▸ Records for this exercise:
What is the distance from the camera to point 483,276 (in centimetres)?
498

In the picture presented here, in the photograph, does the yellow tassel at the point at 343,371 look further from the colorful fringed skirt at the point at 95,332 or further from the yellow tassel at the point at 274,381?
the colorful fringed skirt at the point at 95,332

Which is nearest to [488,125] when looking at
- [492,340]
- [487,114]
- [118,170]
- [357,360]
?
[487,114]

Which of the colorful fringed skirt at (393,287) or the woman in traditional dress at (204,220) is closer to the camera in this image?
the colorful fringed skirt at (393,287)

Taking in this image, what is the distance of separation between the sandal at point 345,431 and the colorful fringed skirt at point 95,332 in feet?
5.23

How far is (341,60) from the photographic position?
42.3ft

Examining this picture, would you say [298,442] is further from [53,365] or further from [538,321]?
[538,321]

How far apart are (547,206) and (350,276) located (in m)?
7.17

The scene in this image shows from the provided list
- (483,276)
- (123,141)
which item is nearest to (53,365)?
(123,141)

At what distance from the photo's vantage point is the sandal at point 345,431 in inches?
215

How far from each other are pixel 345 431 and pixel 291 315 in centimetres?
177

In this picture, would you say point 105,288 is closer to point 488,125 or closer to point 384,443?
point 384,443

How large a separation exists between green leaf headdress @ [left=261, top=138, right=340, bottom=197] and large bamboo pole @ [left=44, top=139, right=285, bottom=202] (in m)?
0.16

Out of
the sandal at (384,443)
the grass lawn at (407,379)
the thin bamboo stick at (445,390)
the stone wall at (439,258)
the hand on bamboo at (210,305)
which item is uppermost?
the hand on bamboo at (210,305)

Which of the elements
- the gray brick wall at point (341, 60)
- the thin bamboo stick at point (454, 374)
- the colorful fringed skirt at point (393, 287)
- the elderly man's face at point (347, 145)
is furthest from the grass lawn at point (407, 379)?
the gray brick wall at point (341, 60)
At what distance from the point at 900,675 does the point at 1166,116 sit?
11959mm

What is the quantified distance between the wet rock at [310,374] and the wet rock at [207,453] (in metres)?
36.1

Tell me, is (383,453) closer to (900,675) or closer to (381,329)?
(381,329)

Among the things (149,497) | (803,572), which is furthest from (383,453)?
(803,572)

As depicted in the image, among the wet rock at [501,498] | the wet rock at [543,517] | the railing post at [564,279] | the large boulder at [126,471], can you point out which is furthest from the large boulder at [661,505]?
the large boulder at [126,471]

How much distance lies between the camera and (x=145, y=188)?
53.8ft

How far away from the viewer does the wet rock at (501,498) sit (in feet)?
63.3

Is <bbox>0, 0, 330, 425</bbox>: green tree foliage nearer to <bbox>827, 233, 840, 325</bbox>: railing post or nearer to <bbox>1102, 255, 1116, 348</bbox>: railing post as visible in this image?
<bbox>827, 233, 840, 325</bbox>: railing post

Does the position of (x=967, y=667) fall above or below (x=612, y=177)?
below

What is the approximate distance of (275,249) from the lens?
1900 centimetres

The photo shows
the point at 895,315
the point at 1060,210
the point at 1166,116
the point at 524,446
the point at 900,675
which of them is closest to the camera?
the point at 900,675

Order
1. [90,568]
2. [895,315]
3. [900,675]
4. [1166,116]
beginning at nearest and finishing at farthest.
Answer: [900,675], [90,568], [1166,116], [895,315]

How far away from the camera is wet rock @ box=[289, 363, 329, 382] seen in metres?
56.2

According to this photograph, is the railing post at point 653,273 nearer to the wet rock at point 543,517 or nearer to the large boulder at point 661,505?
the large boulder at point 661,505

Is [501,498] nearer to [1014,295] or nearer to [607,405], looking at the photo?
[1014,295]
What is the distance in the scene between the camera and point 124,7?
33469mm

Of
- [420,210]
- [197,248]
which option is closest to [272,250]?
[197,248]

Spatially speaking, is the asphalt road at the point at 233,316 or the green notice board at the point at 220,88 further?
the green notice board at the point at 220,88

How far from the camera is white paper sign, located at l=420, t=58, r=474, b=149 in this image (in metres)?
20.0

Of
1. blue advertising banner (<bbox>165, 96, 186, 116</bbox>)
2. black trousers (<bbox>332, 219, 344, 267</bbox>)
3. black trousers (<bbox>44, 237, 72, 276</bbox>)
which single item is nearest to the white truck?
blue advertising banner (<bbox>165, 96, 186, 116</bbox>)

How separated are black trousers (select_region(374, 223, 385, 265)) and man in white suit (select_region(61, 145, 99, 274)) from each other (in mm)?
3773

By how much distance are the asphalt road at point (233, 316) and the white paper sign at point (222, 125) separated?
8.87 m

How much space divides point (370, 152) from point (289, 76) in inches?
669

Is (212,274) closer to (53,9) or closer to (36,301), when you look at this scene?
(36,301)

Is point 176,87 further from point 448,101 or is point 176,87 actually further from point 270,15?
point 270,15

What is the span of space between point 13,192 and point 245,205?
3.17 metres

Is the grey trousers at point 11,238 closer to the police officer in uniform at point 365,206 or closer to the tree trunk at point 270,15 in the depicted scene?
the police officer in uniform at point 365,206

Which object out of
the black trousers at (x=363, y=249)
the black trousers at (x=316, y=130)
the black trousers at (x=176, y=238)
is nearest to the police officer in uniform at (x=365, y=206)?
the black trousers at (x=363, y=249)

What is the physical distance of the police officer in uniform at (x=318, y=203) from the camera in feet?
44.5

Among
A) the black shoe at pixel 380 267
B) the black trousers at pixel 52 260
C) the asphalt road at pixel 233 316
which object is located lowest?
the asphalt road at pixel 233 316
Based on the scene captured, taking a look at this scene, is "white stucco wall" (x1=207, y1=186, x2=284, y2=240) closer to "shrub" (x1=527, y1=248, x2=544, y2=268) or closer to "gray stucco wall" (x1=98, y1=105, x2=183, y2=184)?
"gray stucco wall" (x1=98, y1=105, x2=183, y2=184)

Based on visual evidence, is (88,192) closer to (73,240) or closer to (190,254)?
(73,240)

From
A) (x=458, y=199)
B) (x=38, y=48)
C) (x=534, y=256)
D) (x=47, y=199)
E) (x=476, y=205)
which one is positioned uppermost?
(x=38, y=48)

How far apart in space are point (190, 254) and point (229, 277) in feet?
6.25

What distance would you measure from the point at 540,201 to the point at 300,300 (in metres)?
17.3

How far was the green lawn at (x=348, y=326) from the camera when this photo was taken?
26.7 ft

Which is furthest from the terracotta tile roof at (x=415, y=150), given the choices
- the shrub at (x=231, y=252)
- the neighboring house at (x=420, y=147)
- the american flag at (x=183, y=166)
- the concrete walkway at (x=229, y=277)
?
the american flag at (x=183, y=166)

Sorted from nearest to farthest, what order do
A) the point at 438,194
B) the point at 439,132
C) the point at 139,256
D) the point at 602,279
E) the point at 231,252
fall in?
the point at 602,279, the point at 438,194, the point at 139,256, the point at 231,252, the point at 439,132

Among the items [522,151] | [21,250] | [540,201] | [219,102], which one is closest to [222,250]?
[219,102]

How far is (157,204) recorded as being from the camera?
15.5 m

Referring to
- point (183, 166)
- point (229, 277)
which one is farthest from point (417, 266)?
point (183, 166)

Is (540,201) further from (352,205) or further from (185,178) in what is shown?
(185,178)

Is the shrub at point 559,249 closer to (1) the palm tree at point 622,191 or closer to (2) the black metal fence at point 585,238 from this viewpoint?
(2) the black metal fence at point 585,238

▸ What this task involves: Exactly reproduce the lines beginning with the one that contains "Based on visual" and ending with the last line of the material, both included. Leave out everything else.

▸ Output for this task:
Based on visual evidence, is (88,192) closer to (73,240) or closer to (190,254)?
(73,240)

From
A) (x=458, y=199)
B) (x=38, y=48)
C) (x=534, y=256)
D) (x=47, y=199)
E) (x=476, y=205)
which one is positioned uppermost?
(x=38, y=48)

How far apart in space are point (190, 254) and point (229, 277) in feet?
6.25

What distance would you measure from the point at 540,201 to the point at 300,300 (in metres)?
17.3

How far was the green lawn at (x=348, y=326) from the camera when this photo was taken?
26.7 ft

Which is furthest from the terracotta tile roof at (x=415, y=150), given the choices
- the shrub at (x=231, y=252)
- the neighboring house at (x=420, y=147)
- the american flag at (x=183, y=166)
- the concrete walkway at (x=229, y=277)
?
the american flag at (x=183, y=166)

Sorted from nearest to farthest, what order do
A) the point at 438,194
B) the point at 439,132
C) the point at 139,256
D) the point at 602,279
E) the point at 231,252
fall in?
the point at 602,279, the point at 438,194, the point at 139,256, the point at 231,252, the point at 439,132

Among the items [522,151] | [21,250] | [540,201] | [219,102], which one is closest to [222,250]?
[219,102]

How far is (157,204) recorded as being from the camera?
15.5 m

Referring to
- point (183, 166)
- point (229, 277)
which one is farthest from point (417, 266)?
point (183, 166)

Is (540,201) further from (352,205) or further from (185,178) in what is shown?
(185,178)

Is the shrub at point 559,249 closer to (1) the palm tree at point 622,191 or closer to (2) the black metal fence at point 585,238 from this viewpoint?
(2) the black metal fence at point 585,238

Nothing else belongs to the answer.